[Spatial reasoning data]

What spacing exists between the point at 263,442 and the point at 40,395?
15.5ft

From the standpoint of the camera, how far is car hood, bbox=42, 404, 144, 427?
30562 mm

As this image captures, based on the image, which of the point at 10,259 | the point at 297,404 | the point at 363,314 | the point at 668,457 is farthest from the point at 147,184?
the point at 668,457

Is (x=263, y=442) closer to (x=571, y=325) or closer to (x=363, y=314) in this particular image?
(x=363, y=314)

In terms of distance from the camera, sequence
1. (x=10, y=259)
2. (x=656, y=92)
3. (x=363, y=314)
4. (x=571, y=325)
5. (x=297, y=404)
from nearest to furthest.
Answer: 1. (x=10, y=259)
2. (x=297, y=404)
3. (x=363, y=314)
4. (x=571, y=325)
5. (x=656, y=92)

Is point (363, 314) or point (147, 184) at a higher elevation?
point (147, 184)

---

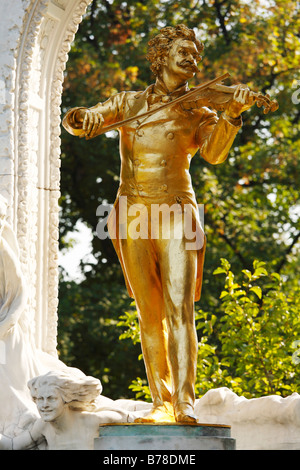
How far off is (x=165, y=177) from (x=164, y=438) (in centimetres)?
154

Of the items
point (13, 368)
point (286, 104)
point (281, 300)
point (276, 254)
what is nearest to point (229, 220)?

## AIM
Rewrite the data as a Markdown table with the columns Row and Line, starting with the line that contains "In terms of" and going on through the line that contains "5. (x=656, y=92)". Give each line its own numbered row, and leave out any blank lines.

## SOLUTION TO THIS TASK
| Row | Line |
|---|---|
| 1 | In terms of distance from the camera, sequence |
| 2 | 1. (x=10, y=259) |
| 3 | 2. (x=656, y=92) |
| 4 | 3. (x=363, y=314) |
| 5 | 4. (x=571, y=325) |
| 6 | 5. (x=297, y=404) |
| 7 | from nearest to furthest. |
| 8 | Answer: 1. (x=10, y=259) |
| 9 | 2. (x=297, y=404) |
| 10 | 3. (x=363, y=314) |
| 11 | 4. (x=571, y=325) |
| 12 | 5. (x=656, y=92) |